U.S. military personnel and their dependents believe lifetime healthcare coverage isn't worth the high price the Pentagon pays for it, preferring instead pay hikes over other potential benefits changes.

Those are but two findings in a new Center for Strategic and Budgetary Assessments report due out Thursday that surveyed 2,600 active and retired military personnel about the Defense Department's compensation system. DOTMIL obtained a summary of the study on Tuesday.

The CSBA study reveals 80 percent of those surveyed "place a high value" on their basic salaries, particularly troops at the lowest end of the pay scale.

"A dollar spent increasing basic pay for junior enlisted has more than six times the impact than a dollar spent increasing basic pay for senior officers," CSBA concludes.

········

TASK OBJECTIVE: Continue the passage on the military compensation survey from the point where it stops.

········

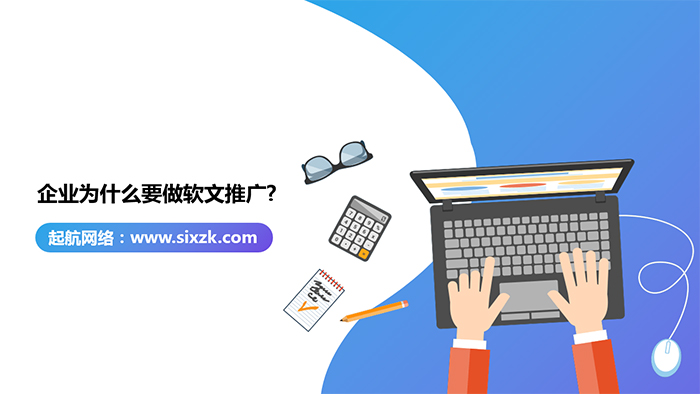 企业为什么要做软文推广?软文推广的5大好处。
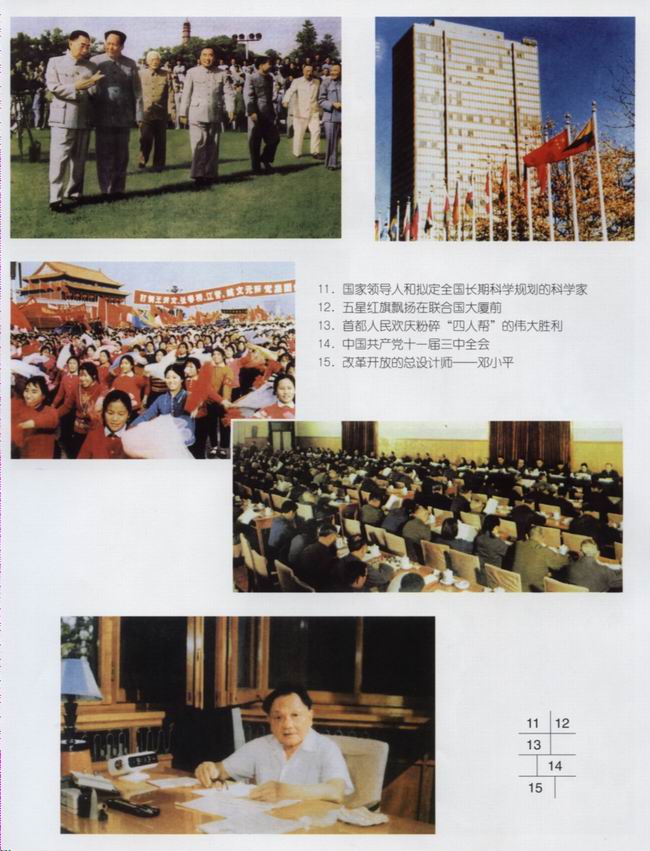 封面/前言/目录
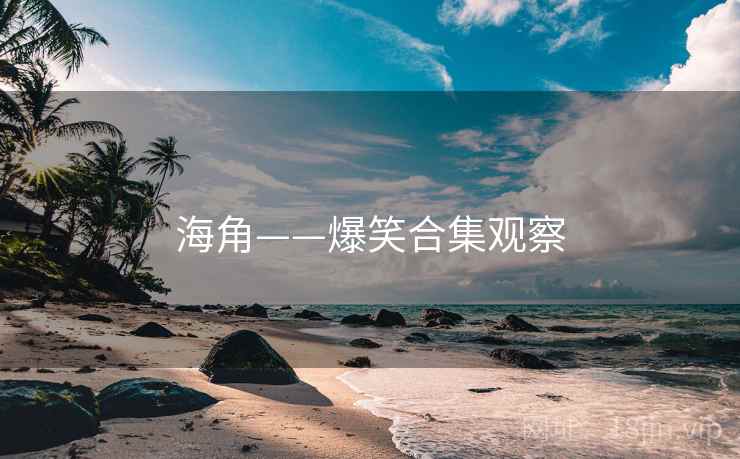 海角——爆笑合集观察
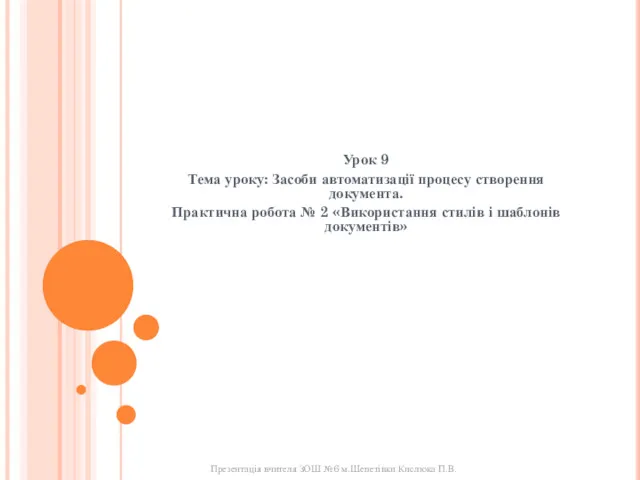 Урок 9 Тема уроку: Засоби автоматизації процесу створення документа. Практична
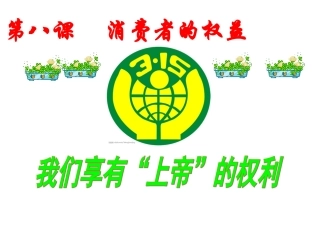 3.8.1我们享有上帝的权利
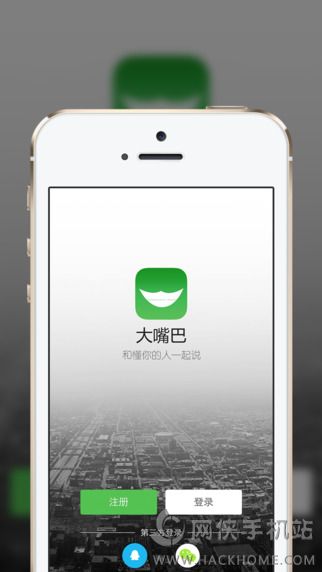 大嘴巴交友ios版app v1.1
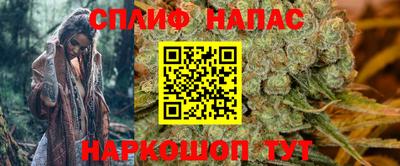 mdma Кунгур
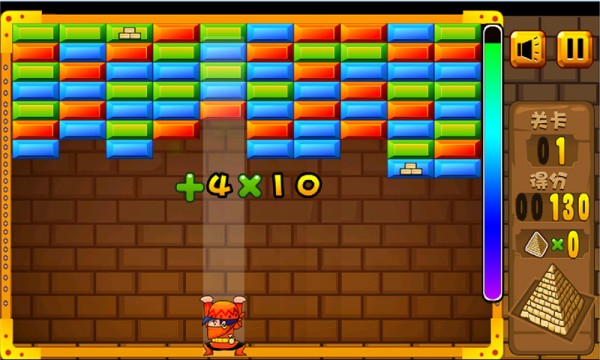 弹珠宝石爱奋斗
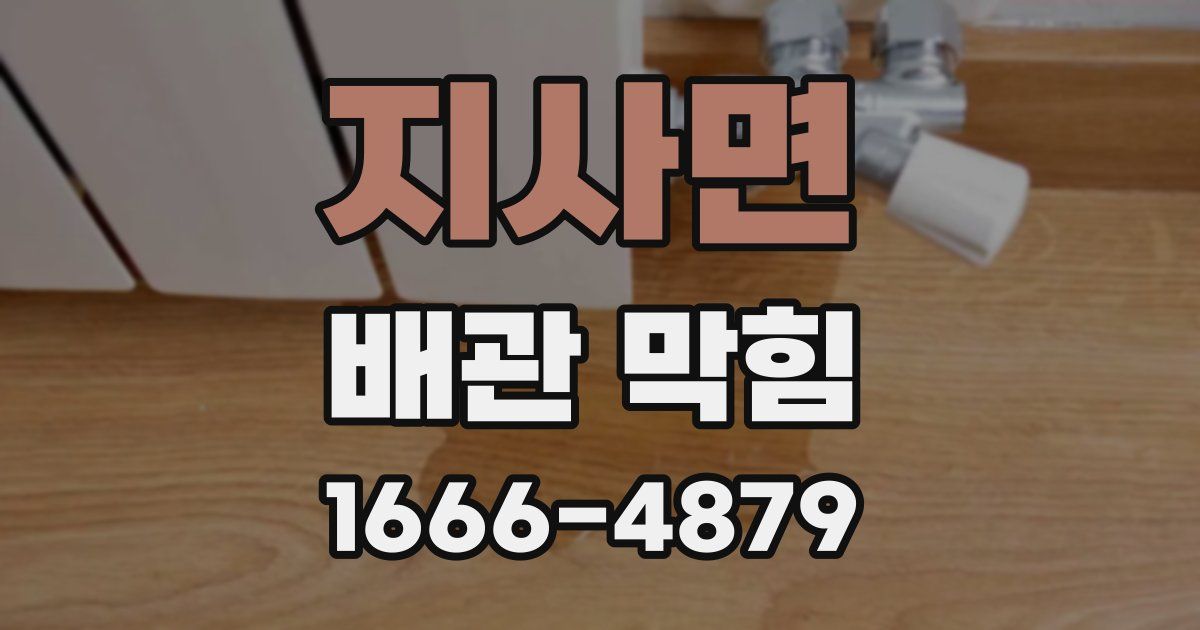 지사면 배관 막힘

········

RESPONSE BELOW:
As Pentagon advisory groups, think tanks and lawmakers warn about the skyrocketing costs of the military's personnel programs, troops at all points in a typical career span say they "do not value free TRICARE for Life commensurate with what it costs DOD to provide," states the coming report, led by CSBA's Todd Harrison. TRICARE is the name of the military's healthcare program, and even former servicemembers who've been out of the military for years and have jobs in the private sector can keep their family covered under the program for life.

Over 80 percent of those surveyed tell the think tank they would trade certain retirement policy changes for a 1 percent pay hike now.

As the Pentagon faces shrinking yearly budgets, Pentagon officials and analysts are calling for major reforms to personnel costs, warning that if cuts aren't made there won't be enough money to buy combat hardware.

The Pentagon's retirement benefits bill will only get larger after 2014, creating a major financial problem as annual military spending is slated to decline after a decade of war.

Yearly military retirement payments alone are expected to more than double by 2035, growing from $52.2 billion in 2011 to $116.9 billion, according to an estimate prepared by the Defense Business Board, which reports directly to the defense secretary. The Pentagon spends about 75 percent of its $500 billion budget on personnel.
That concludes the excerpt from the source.